**EXERCISE DIRECTIONS**. Once you find the line with "Sugakudo: Curly-feathered Chickens" in the listing below, set down exactly every line from it through the line with "Hibiscus Flower Or Chinese Rose, Shoe Flower", but no pictures.

**PROVIDED DATA**.

*****

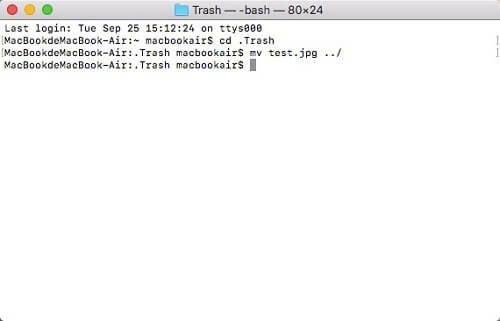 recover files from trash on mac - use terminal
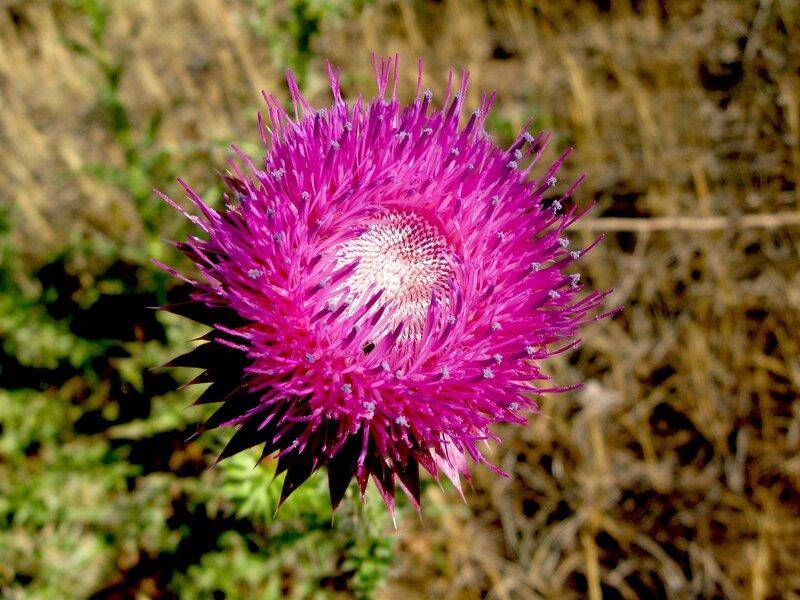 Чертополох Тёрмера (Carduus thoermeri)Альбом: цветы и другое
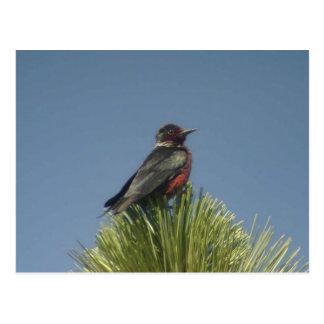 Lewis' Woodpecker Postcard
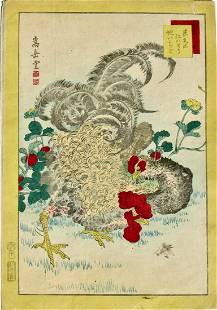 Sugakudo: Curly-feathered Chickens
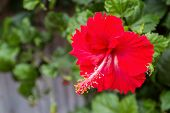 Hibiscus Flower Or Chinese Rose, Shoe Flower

*****

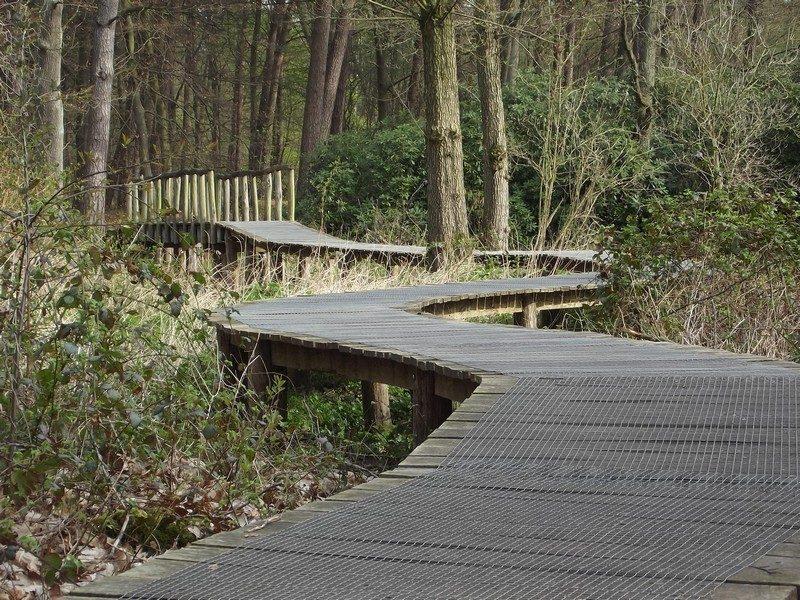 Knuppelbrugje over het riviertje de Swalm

*****

**EXPECTED ANSWER**.
 Sugakudo: Curly-feathered Chickens
 Hibiscus Flower Or Chinese Rose, Shoe Flower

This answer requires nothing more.